_Exercise details_:
Rewrite all of these lines with "soccer cleat" renamed to "football boot", keeping every other word and figure unchanged.

========

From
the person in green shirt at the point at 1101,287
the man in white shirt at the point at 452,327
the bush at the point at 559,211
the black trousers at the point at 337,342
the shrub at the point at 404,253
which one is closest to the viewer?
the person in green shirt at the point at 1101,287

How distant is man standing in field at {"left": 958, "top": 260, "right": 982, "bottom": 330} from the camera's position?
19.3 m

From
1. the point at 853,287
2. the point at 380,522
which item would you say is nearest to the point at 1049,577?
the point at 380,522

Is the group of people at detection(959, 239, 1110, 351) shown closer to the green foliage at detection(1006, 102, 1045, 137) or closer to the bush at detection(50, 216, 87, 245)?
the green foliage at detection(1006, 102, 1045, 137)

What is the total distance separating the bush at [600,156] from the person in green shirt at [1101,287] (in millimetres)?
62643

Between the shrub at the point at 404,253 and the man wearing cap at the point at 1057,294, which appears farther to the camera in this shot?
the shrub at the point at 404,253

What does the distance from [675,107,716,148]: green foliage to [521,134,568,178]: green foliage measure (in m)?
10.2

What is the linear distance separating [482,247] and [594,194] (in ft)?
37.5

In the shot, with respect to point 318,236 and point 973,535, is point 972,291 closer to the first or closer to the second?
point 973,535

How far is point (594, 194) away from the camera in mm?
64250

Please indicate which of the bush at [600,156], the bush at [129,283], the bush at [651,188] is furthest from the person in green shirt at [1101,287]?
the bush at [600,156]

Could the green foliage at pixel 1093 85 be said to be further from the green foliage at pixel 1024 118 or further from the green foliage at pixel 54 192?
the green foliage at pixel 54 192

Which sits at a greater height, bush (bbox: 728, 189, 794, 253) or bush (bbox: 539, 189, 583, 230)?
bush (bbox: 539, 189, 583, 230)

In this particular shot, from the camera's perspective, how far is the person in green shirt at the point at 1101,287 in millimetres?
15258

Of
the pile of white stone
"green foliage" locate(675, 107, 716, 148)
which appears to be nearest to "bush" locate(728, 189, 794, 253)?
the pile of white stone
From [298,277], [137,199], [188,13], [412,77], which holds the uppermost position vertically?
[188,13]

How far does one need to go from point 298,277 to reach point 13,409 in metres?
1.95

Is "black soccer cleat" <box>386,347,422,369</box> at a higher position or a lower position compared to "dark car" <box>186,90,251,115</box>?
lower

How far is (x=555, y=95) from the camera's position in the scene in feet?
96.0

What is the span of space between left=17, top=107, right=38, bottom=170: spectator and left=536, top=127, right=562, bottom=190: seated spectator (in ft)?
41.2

========

_Answer to the exercise_:
From
the person in green shirt at the point at 1101,287
the man in white shirt at the point at 452,327
the bush at the point at 559,211
the black trousers at the point at 337,342
the shrub at the point at 404,253
which one is closest to the viewer?
the person in green shirt at the point at 1101,287

How distant is man standing in field at {"left": 958, "top": 260, "right": 982, "bottom": 330} from the camera's position?
19.3 m

From
1. the point at 853,287
2. the point at 380,522
which item would you say is nearest to the point at 1049,577?
the point at 380,522

Is the group of people at detection(959, 239, 1110, 351) shown closer to the green foliage at detection(1006, 102, 1045, 137) or closer to the bush at detection(50, 216, 87, 245)?
the green foliage at detection(1006, 102, 1045, 137)

What is the total distance separating the bush at [600,156] from the person in green shirt at [1101,287] (in millimetres)?
62643

Between the shrub at the point at 404,253 and the man wearing cap at the point at 1057,294, which appears farther to the camera in this shot?
the shrub at the point at 404,253

What does the distance from [675,107,716,148]: green foliage to [521,134,568,178]: green foliage measure (in m)?
10.2

What is the linear distance separating [482,247] and [594,194] (in ft)?
37.5

In the shot, with respect to point 318,236 and point 973,535, is point 972,291 closer to the first or closer to the second?
point 973,535

How far is point (594, 194) away from the camera in mm?
64250

Please indicate which of the bush at [600,156], the bush at [129,283], the bush at [651,188] is furthest from the person in green shirt at [1101,287]?
the bush at [600,156]

Could the green foliage at pixel 1093 85 be said to be further from the green foliage at pixel 1024 118 or further from the green foliage at pixel 54 192?
the green foliage at pixel 54 192

Which sits at a greater height, bush (bbox: 728, 189, 794, 253) or bush (bbox: 539, 189, 583, 230)?
bush (bbox: 539, 189, 583, 230)

In this particular shot, from the camera's perspective, how far is the person in green shirt at the point at 1101,287 in millimetres?
15258

Of
the pile of white stone
"green foliage" locate(675, 107, 716, 148)
which appears to be nearest to "bush" locate(728, 189, 794, 253)?
the pile of white stone
From [298,277], [137,199], [188,13], [412,77], which holds the uppermost position vertically?
[188,13]

How far does one need to go from point 298,277 to reach point 13,409 in metres?
1.95

Is "black football boot" <box>386,347,422,369</box> at a higher position or a lower position compared to "dark car" <box>186,90,251,115</box>?
lower

How far is (x=555, y=95) from the camera's position in the scene in feet?
96.0

What is the span of space between left=17, top=107, right=38, bottom=170: spectator and left=536, top=127, right=562, bottom=190: seated spectator (in ft)?
41.2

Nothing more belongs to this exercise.